A new distracted driving law has come into effect in Washington state, making cell-phone, or any other electronic, use while driving a primary offense (meaning you can be pulled over for it). If you drive in Washington state, take note if you've been using your phone while driving.

The Seattle Times has all of the details, but here are the key points:

Q. What is banned?

The law forbids all handheld uses. Not just phone calls, but composing or reading any kind of message, social media post, photograph or data.

Drivers may not use handheld devices while at a stop sign or red-light signal.

All video watching is illegal, even in a dashboard or dash-mounted device.

This is fantastic. If you are having to hold your device in order to do something, you shouldn't be driving at the same time (including stopped at a light, where people inevitably don't see the light turn green).

Q. What's legal?

Common built-in electronics, including hands-free phones, satellite music and maps, are legal.

Drivers may even turn on a smartphone that's mounted in a dashboard cradle, for limited purposes such as navigation apps, a voice-activated call, or music streaming. The new law allows the "minimal use of a finger."

Handheld phone calls to 911 or other emergency services are legal. […] Amateur radio equipment and citizens-band radio remain legal.

This is where this law shines. It recognizes that for many people, including myself, their cell-phone is their car's entertainment system. By allowing for "minimal use of a finger", my phone can be my music and navigation center, as long as it's dash-mounted.`This use is similar to someone using the factory entertainment system in their car, which has been legal since cars have had them.

I do question how enforceable this law is, but at worst it is a step in the right direction. We will see over time how effective it is.

RCMP in BC Watching for Distracted Driving

As reported by the CBC, in BC the RCMP are starting to watch more closely for distracted drivers, from a long ways away:

The long arm of the law now has a super-long lens to catch distracted drivers — from as far as 1.2 kilometres away.

RCMP in B.C. are rolling out the powerful new lenses over the May long weekend, aimed at catching drivers texting or otherwise being distracted while behind the wheel.

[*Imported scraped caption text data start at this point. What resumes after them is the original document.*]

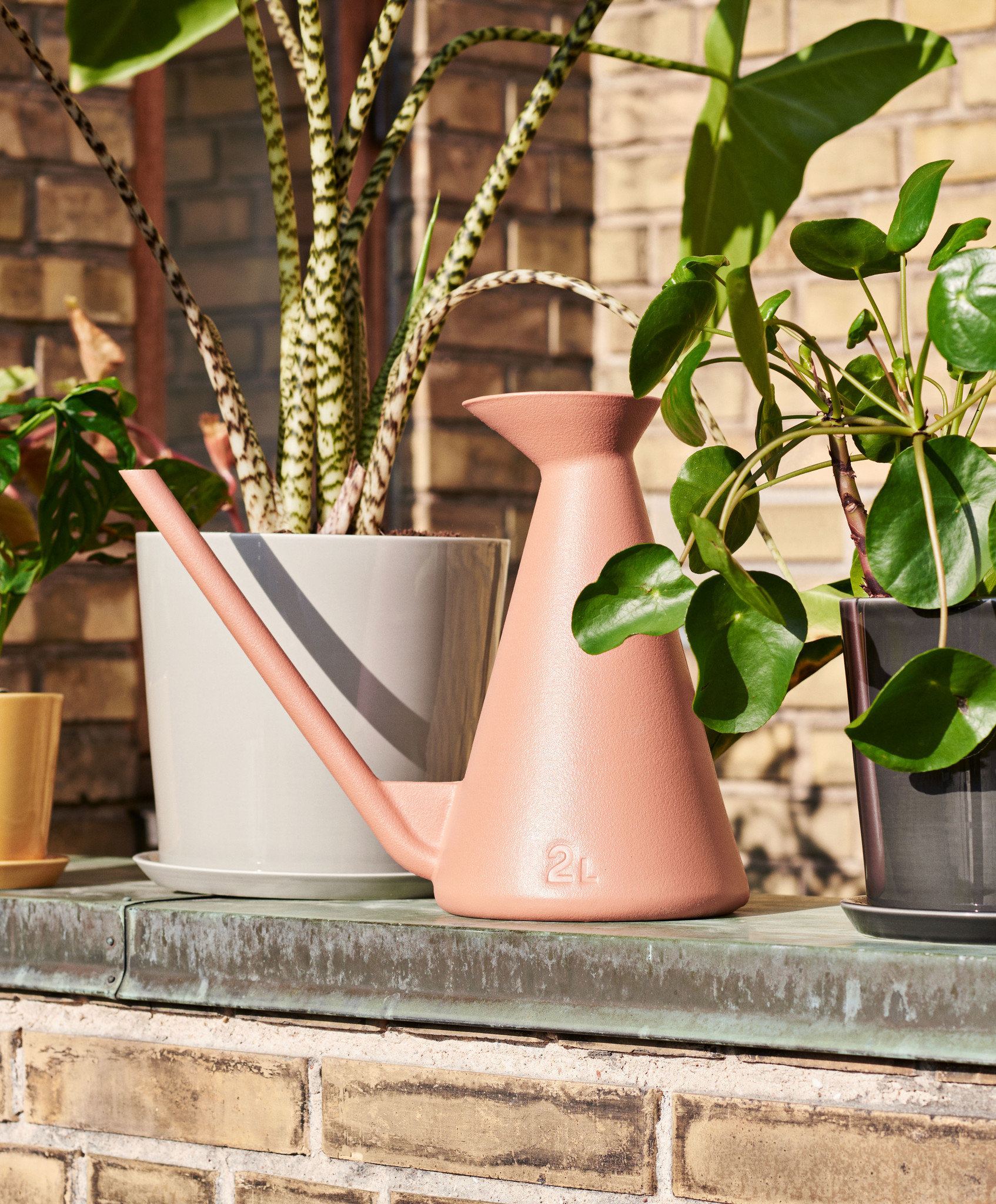 Watering Can-2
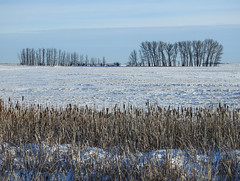 Peace in the countryside (annkelliott) Tags: alberta canada eofcalgary landscape scenery winter trees field cattails sky outdoor 27february2019 nikon p900 nikonp900 coolpix annkelliott anneelliott snow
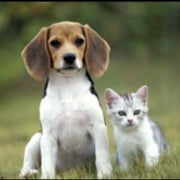 Fact or Fiction?: Pets Protect Children against Allergies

While they can’t follow a moving vehicle, they will be watching vehicles stopped at intersections. If they see someone is distracted, they’ll take a photo or radio to an officer closer to the intersection to flag down the vehicle.

While the biggest reason for the new strategy is people distracted by cell phones, they will be looking for any other type of distraction as well:

“Putting on makeup, eating a bowl of cereal, reading a novel — we see all sorts of things as people are sitting in traffic,” said Wutke.

Overall I agree with this new strategy. Seemingly every day on my drive to and from work, delays are caused at lights were people are distracted and miss the light change. While less efficient traffic is a problem, those people are also more likely to be distracted while moving. Seeing someone distracted, swerving in their lane at highway speeds is unnerving every time and distraction does result in accidents.